ZNF524 directly binds telomeres and supports their integrity via TRF2/RAP1

Telomeres are nucleoprotein structures at the ends of linear chromosomes. In humans, they consist of TTAGGG repeats, which are bound by dedicated proteins such as the shelterin complex. This complex blocks unwanted DNA damage repair at telomeres, e.g. by suppressing non-homologous end joining (NHEJ) through its subunit TRF2. We here describe ZNF524, a zinc finger protein that directly binds telomeric repeats with nanomolar affinity and reveal the base-specific sequence recognition by co-crystallization with telomeric DNA. ZNF524 localizes to telomeres in vivo, as shown among other approaches by ChIP-seq analysis, and specifically maintains the presence of the TRF2/RAP1 subcomplex at telomeres without affecting the other shelterin members. Loss of ZNF524 concomitantly results in an increase in DNA damage signaling and recombination events. Overall, ZNF524 is a direct telomere-binding protein involved in the maintenance of telomere integrity. Overall design: U2OS stable cell lines carrying ZNF524 WT-GFP ZNF524 ZF2 mutant-GFP or NLS-GFP were generated by lentiviral transduction followed by antibiotic selection and FACS sorting using the doxycycline-inducible pLIX_403 plasmid (Addgene #41395). Cells were seeded in medium supplemented with 300 ng/mL doxycycline 48h prior to the experiment to induce expression. GFP-Trap magnetic agarose beads (Chromotek) were used in these ChIP-seq reactions that were carried out in triplicates.

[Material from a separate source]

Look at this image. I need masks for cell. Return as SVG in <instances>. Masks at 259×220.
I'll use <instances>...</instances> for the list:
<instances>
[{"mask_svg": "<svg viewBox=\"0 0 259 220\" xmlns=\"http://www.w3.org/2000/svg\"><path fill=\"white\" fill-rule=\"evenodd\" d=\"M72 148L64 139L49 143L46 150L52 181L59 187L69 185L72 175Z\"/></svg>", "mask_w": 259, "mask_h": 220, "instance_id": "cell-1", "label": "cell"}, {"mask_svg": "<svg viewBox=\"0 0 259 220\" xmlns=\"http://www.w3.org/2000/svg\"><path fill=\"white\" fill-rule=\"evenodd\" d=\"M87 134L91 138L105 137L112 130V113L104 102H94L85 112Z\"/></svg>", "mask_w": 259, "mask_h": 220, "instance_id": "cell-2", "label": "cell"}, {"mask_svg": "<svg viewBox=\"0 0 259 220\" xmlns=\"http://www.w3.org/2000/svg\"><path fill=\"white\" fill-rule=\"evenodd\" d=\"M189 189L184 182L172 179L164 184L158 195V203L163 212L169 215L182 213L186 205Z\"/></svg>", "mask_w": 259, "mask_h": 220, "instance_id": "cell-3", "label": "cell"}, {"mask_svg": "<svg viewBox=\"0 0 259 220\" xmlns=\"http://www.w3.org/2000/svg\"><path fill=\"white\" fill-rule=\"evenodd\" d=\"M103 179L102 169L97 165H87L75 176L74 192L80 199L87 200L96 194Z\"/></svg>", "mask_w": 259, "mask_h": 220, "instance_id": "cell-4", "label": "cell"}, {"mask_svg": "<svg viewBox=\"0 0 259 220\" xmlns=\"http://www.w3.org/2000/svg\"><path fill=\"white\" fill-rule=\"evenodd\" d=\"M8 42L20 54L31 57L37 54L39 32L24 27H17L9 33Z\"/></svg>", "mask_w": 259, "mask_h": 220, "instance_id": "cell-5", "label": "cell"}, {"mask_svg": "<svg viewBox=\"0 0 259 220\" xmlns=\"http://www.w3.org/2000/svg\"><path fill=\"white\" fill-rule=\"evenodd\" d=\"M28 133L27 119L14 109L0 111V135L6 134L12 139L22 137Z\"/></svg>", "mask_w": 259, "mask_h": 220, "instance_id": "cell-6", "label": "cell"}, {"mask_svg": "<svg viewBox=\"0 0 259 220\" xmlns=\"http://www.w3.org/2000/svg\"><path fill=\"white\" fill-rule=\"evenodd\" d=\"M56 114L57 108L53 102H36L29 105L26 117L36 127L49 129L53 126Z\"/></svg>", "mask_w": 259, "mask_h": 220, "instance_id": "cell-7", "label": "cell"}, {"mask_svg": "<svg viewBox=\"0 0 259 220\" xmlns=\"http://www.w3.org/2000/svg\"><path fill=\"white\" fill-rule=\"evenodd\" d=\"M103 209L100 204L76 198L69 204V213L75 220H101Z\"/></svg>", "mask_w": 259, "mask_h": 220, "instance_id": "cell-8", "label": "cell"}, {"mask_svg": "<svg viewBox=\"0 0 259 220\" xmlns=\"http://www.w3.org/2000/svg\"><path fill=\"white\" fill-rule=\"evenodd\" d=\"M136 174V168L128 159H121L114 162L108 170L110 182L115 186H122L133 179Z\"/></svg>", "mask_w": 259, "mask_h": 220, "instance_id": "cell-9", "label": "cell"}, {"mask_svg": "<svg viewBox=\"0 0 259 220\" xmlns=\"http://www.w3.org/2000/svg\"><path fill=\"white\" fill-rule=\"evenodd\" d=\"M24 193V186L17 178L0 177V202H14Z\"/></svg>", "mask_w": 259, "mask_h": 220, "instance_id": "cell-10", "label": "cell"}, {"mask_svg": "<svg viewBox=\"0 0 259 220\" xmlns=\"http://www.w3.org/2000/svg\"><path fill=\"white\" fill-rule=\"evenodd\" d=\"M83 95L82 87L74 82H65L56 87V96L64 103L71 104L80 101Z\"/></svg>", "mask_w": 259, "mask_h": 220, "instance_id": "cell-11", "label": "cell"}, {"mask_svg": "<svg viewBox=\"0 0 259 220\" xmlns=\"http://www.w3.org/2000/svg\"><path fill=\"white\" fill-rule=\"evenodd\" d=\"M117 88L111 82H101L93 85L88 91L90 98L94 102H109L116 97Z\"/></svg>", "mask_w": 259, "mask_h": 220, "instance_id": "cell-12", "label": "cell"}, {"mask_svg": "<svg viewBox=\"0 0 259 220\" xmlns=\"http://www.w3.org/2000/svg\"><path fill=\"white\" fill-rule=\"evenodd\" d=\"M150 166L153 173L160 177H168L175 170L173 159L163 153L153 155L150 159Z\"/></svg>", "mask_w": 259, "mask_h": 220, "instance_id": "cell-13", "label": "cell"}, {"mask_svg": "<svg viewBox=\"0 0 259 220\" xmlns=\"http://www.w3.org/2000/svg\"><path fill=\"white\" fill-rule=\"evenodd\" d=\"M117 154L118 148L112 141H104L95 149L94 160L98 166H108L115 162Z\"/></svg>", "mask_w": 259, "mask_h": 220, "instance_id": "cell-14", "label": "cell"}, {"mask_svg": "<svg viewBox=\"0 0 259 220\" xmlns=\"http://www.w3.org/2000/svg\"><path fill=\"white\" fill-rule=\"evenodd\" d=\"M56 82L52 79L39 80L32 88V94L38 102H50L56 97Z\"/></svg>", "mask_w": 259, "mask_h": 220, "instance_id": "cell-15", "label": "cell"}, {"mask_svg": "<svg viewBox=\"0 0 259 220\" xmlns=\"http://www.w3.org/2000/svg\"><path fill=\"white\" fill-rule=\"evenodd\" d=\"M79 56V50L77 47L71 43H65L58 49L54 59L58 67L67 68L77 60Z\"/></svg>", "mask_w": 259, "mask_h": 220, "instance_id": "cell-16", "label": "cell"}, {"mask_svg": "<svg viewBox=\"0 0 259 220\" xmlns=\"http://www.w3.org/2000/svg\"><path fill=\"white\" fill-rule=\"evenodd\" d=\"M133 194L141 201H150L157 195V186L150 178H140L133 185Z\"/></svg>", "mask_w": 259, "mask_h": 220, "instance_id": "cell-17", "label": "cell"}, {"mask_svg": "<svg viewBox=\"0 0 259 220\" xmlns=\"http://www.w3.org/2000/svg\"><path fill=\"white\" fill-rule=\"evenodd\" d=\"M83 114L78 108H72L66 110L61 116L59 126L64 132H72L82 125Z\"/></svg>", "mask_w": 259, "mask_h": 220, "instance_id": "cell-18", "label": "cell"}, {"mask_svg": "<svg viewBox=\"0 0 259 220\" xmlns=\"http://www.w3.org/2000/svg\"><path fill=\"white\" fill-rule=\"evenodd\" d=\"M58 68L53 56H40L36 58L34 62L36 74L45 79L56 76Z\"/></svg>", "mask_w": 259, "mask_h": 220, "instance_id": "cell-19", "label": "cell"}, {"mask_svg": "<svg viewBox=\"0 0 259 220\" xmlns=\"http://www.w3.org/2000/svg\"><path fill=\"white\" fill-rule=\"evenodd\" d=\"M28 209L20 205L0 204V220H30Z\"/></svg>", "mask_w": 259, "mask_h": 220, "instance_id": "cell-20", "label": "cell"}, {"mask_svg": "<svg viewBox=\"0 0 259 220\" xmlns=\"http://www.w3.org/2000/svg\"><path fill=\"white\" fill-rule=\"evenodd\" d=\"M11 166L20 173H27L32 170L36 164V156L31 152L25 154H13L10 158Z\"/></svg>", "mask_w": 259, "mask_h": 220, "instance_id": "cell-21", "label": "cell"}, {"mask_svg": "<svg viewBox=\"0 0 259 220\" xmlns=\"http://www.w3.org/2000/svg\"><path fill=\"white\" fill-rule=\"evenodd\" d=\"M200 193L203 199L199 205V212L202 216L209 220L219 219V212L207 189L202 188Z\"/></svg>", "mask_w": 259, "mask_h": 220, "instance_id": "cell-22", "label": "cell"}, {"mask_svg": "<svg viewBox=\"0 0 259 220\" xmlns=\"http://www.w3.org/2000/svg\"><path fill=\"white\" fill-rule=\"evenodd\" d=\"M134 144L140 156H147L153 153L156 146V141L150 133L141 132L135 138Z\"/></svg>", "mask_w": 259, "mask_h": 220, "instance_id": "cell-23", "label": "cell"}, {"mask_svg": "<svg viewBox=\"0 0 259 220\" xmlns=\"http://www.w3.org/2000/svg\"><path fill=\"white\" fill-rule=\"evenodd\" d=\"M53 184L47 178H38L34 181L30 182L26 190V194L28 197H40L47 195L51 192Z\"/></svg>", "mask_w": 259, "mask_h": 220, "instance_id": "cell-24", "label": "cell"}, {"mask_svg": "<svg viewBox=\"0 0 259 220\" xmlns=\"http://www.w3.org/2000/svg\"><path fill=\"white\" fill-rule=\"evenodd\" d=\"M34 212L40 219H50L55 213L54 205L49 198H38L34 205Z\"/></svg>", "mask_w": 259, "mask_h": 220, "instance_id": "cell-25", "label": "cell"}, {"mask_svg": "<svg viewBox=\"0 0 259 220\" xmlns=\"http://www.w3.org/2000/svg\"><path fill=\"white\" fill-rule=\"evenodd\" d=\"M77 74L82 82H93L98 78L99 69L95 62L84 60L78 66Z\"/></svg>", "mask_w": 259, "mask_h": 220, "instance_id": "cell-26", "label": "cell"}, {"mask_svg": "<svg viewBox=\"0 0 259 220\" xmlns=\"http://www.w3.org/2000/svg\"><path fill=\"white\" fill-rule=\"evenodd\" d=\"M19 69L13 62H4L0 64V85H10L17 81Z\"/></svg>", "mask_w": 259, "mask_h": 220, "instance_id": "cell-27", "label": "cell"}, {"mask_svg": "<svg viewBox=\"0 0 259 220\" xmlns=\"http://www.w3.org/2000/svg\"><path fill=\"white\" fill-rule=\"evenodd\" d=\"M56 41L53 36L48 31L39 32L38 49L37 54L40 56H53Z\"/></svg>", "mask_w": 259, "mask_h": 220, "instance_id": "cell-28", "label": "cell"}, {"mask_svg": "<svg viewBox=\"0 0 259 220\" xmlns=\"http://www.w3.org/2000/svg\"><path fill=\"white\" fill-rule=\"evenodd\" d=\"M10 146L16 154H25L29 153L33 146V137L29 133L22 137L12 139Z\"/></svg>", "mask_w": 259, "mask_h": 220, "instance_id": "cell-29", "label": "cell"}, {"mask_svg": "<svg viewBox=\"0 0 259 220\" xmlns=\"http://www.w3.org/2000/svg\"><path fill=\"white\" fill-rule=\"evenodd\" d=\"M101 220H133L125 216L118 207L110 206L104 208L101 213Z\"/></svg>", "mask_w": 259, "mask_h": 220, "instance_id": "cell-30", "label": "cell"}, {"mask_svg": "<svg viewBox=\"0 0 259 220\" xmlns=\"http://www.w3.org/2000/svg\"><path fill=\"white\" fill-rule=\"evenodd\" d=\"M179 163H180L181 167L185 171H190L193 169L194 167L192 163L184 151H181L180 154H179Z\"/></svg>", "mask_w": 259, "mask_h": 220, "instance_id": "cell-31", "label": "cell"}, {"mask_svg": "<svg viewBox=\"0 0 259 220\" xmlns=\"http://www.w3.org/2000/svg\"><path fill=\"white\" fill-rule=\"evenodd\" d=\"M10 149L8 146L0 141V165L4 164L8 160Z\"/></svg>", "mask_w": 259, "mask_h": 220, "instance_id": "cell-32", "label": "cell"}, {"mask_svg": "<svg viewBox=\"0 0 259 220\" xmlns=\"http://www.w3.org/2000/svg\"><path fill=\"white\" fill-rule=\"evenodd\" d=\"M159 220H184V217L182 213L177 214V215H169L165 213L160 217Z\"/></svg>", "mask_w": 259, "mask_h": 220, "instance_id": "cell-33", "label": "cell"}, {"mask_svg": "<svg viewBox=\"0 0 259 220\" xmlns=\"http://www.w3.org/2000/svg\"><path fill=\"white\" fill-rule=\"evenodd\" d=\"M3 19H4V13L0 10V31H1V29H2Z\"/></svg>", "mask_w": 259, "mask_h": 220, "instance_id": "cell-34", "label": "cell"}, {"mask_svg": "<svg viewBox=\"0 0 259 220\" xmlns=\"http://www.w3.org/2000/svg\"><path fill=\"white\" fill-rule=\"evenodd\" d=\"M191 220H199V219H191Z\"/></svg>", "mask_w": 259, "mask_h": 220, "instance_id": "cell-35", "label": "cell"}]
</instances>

端粒（Telomeres）是线性染色体末端的核蛋白结构。在人类中，端粒由TTAGGG重复序列组成，并结合有专用调控蛋白，例如shelterin复合物（shelterin complex）。该复合物可阻断端粒处异常的DNA损伤修复，例如通过其亚基TRF2抑制非同源末端连接（non-homologous end joining, NHEJ）。本研究报道了ZNF524：一种能够以纳摩尔级亲和力直接结合端粒重复序列的锌指蛋白，并通过与端粒DNA共结晶的方式，揭示了其碱基特异性序列识别机制。实验证实，ZNF524在体内定位于端粒，除其他验证手段外，染色质免疫沉淀测序（chromatin immunoprecipitation sequencing, ChIP-seq）分析也支持这一结论；同时，ZNF524可特异性维持TRF2/RAP1亚复合物在端粒处的存在，且不会影响其他shelterin复合物成员。ZNF524的缺失会伴随DNA损伤信号与重组事件的增加。综上，ZNF524是一种直接结合端粒的蛋白，参与端粒完整性的维持。总体实验设计：通过慢病毒转导，采用多西环素诱导型pLIX_403质粒（Addgene #41395）构建携带ZNF524野生型-绿色荧光蛋白（WT-GFP）、ZNF524 ZF2突变体-GFP或核定位信号-GFP（NLS-GFP）的U2OS稳定细胞系，随后经抗生素筛选与荧光激活细胞分选（fluorescence-activated cell sorting, FACS）完成纯化。实验前48小时，将细胞接种于添加300 ng/mL多西环素的培养基中以诱导靶蛋白表达。本研究的ChIP-seq实验采用GFP-Trap磁珠（Chromotek），并设置三次生物学重复。